Cancel culture

Le terme « culture de l’annulation » vient de la droite américaine. Il sert à critiquer les actions des minorités (femmes, personnes racisées, LGBT+, personnes handicapées) qui dénoncent les injustices. Cela inclut, par exemple, retirer des statues liées à l’esclavage, boycotter ou critiquer des œuvres ou institutions jugées racistes, sexistes ou transphobes. Depuis #MeToo, ce terme désigne surtout un prétendu excès de « politiquement correct » accusé d’exclure surtout les hommes blancs hétérosexuels ou de censurer certains contenus.

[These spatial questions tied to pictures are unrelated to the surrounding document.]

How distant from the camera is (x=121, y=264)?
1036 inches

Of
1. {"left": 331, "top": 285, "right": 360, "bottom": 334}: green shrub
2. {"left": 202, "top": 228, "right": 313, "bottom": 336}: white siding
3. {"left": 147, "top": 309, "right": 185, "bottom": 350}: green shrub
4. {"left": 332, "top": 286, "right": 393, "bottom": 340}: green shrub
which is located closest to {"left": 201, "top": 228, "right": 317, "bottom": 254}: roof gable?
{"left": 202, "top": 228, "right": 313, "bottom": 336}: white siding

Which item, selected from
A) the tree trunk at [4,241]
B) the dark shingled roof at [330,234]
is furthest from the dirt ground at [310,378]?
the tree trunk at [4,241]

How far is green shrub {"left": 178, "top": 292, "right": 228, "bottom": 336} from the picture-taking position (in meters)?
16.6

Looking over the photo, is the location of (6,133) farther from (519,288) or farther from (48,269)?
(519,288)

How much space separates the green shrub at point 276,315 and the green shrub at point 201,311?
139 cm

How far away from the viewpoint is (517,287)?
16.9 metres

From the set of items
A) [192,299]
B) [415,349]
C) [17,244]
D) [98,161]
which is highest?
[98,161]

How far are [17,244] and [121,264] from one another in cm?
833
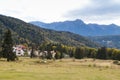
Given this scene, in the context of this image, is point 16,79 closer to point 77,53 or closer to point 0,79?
point 0,79

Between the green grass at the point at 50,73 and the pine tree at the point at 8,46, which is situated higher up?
the pine tree at the point at 8,46

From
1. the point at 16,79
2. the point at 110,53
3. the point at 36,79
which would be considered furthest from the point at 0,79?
the point at 110,53

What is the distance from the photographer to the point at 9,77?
1265 inches

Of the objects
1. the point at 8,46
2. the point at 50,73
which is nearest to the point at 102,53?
the point at 8,46

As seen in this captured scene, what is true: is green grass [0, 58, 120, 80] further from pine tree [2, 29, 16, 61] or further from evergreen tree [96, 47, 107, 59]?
evergreen tree [96, 47, 107, 59]

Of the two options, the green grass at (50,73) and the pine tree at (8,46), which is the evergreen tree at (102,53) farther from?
the green grass at (50,73)

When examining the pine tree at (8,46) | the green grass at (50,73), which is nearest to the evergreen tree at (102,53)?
the pine tree at (8,46)

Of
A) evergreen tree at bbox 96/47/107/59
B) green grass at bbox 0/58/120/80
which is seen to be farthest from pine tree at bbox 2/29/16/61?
evergreen tree at bbox 96/47/107/59

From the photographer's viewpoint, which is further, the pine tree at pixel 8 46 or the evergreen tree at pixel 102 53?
the evergreen tree at pixel 102 53

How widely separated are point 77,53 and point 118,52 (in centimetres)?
2384

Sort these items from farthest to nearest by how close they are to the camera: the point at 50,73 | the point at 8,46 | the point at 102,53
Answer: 1. the point at 102,53
2. the point at 8,46
3. the point at 50,73

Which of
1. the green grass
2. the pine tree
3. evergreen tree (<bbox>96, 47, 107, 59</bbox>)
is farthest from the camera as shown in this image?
evergreen tree (<bbox>96, 47, 107, 59</bbox>)

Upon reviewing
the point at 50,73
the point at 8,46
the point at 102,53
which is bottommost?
the point at 50,73

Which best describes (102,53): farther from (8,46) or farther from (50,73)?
(50,73)
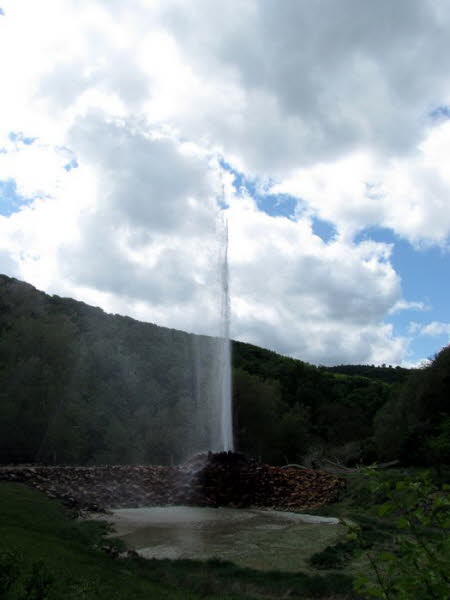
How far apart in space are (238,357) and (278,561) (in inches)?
1942

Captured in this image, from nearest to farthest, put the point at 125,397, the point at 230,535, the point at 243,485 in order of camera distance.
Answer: the point at 230,535, the point at 243,485, the point at 125,397

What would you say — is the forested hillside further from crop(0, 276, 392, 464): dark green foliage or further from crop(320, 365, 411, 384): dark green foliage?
crop(320, 365, 411, 384): dark green foliage

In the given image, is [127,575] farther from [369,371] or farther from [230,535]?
[369,371]

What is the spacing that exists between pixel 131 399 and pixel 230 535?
25.3 m

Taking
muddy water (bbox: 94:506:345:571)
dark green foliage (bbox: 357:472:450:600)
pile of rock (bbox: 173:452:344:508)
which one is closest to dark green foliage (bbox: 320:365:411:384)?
pile of rock (bbox: 173:452:344:508)

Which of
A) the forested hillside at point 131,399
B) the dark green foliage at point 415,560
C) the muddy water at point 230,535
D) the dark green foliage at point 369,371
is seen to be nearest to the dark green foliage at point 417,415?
the forested hillside at point 131,399

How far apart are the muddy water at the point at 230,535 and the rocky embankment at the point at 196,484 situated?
4.56ft

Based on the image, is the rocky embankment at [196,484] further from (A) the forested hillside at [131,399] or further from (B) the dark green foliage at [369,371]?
(B) the dark green foliage at [369,371]

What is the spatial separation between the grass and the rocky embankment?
225 inches

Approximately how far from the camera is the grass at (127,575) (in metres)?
5.33

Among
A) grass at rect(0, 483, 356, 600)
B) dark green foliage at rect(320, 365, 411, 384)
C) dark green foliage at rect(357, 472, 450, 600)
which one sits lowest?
grass at rect(0, 483, 356, 600)

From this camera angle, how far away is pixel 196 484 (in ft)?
49.2

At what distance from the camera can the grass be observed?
5.33m

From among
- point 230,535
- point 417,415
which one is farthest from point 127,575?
point 417,415
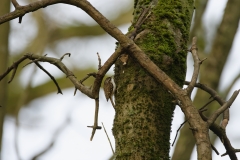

Dans une société qui refuse de voir son racisme et sexisme cachés, et qui nie les crimes de l’esclavage et de la colonisation, la violence de l'effacement se trouve surtout dans la culture dominante, comme l’explique l’historienne Laure Murat dans Qui annule quoi ? Sur la cancel culture (Seuil, 2022). En art, beaucoup d’œuvres politiques autrefois admirées posent aujourd’hui problème, notamment pour les minorités, car elles peuvent être vues comme discriminantes. Lors d’un débat intitulé « Que faire des œuvres problématiques ? », la revue La Déferlante a cherché des réponses face aux images racistes et sexistes dans l’art. Une solution est de toujours montrer ces œuvres, mais en expliquant leurs valeurs contestables. 

POUR ALLER plus loin

Et si la cancel culture n’était que l’avatar logique, inévitable, d’une démocratie à bout de souffle, dite désormais illibérale ? L’enfant naturelle de la pensée occidentale et du capitalisme débridé, dans une société supposément universaliste, aveugle à ses impensés et incapable de reconnaître les crimes et les conséquences sans nombre de l’esclavage et de la colonisation ? N’allez pas chercher la violence de la cancel culture ailleurs que dans la brutalité du pouvoir. Là se loge le danger, et là l’impasse.

Laure Murat, Qui annule quoi ? Sur la cancel culture, Éditions du Seuil, janvier 2022.

Marie Kirschen, « Que faire des œuvres problématiques ? », la déferlante, débat (numéro 8, 2022).


Il s'appelait Denis. Il était enchanté.
Nous ne nous connaissions pas. Enfin, de toute évidence, je ne le connaissais pas, mais lui savait fort bien qui j'étais.
Une jeune femme reçoit un message sur Facebook. C'est l'amorce d'un piège suffocant à l'heure du numérique, quand la fatalité n'a d'autre nom qu'un insidieux et inexorable harcèlement.
Dans ce roman âpre, où la narratrice ne se dessine qu'au travers d'agressions accumulées, de messages insistants, où l'atmosphère étouffante s'accentue à mesure que la dépossession se transforme en accusation, Myriam Leroy traduit avec justesse et brio l'ère paradoxale du tout écrit, de la violence sourde des commentaires et des partages, de l'humiliation et de l'isolement, du sexisme et du racisme dressés en meute sur le réseau.

Myriam Leroy, Les Yeux rouges, éditions du Seuil, 2019— un roman sur le cyberharcèlement et la réputation à l’ère numérique.

Écrit par une « militante gouine », ce livre propose une critique fine du moralisme progressiste et des pratiques punitives dans les luttes sociales. En se saisissant d’exemples concrets rencontrés au gré de son militantisme et en discutant précisément l’abolitionnisme pénal, elle pose les jalons d’une justice transformatrice inventive, capable de prendre soin des victimes et de transformer les individu.es comme les groupes.
Endiguer les violences c’est aussi ne plus craindre le conflit, ne plus avoir peur de lutter.